Нервы, нервы. Глюки, глюки. Вот опять голова кружится. Ослабевшей рукой я хватаюсь за дверной косяк.
Она стояла в пальто с грязным пятном внизу, с порванными колготками, с разбитыми в кровь коленками, с одной лишь перчаткой, которую Полина нервно теребила в руке и хотела, похоже, разорвать в клочья.
- Я потеряла перчатку, которая была памятью о прошлом. Я потеряла её, словно хотела доказать… ты ведь знаешь, я любила носить перчатки разных размеров – когда-то я потеряла одну из твоей пары, одну из пары, подаренной ненавистным мне теперь человеком. Теперь. Остался только ты – единственная перчатка в моей руке, единственная капля в бокале моей жизни…
Она говорила пафосно и тихо, то с придыханиями, то с испуганными глазёнками, поспешно вытирая тушь. Действия говорили проще, чем слова. Но гораздо больше. Давили на жалость, буквально высасывали её из моего пьяного разума.
- Заходи… - коряво бросил я, будто устав выслушивать все душевные излияния, будто снова попавшись на заготовленную приманку.
Она благодарно кивнула и вошла. Ворвалась снова, как вихрь, в мою жизнь, пропитанную бредом и танцем с полу-мизантропками, полу-незнакомками.
Прикрылась дверь с какой-то надеждой: «Может, кто-нибудь ещё придёт?» А пока я следовал за Полиной, которая медленно прошла в кухню и села за обеденный стол, небрежно положив маленький чёрный, замызганный грязью, клатч на пол и, резко выдохнув, стиснула виски руками.
- Как же болит голова, Димочка… как же сердце моё болело, пока я тосковала по тебе… столько миль, столько слёз…
- Ты сама это себе устроила. Так что обвинять меня не в чем.
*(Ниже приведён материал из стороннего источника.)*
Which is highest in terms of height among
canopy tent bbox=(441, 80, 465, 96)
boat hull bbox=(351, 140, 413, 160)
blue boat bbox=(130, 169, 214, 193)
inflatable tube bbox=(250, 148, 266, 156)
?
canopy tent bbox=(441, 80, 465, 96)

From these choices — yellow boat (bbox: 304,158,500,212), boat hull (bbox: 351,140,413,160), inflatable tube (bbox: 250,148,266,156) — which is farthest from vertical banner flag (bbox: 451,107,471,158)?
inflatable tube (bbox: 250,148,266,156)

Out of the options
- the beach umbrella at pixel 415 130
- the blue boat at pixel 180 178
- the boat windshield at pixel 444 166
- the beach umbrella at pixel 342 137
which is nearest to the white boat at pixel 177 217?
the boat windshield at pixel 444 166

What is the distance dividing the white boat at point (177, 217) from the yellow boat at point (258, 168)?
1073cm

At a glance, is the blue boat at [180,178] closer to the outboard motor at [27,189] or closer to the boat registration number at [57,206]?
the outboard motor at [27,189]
Я сказал это немного резко. Чтобы показаться более неприступным, более твёрдым, чем был раньше. Хоть и знал, на горе моему мужскому самолюбию, что это невозможно – тюфяк он и есть тюфяк, хотя корчит из себя скалу. Тюфяк из скалы? Было бы неплохо…
Не спать. Трезветь. Смотреть с иронией на ту, что когда-то разрушила тебе жизнь, а сейчас сама готова валяться у ног за прощение, чтобы потом повторить всё заново.
- Ты, наверняка, думаешь, что все мои раскаяния – лживые, фальшивые…
- А ты научилась читать мысли?
Она только усмехнулась и стянула с головы помятую чёрную шляпку с вуалью, больше теперь похожую на какой-то блин с налипшей грязью, травой, мусором, сигаретными окурками и прочими примечательностями нашего городишки.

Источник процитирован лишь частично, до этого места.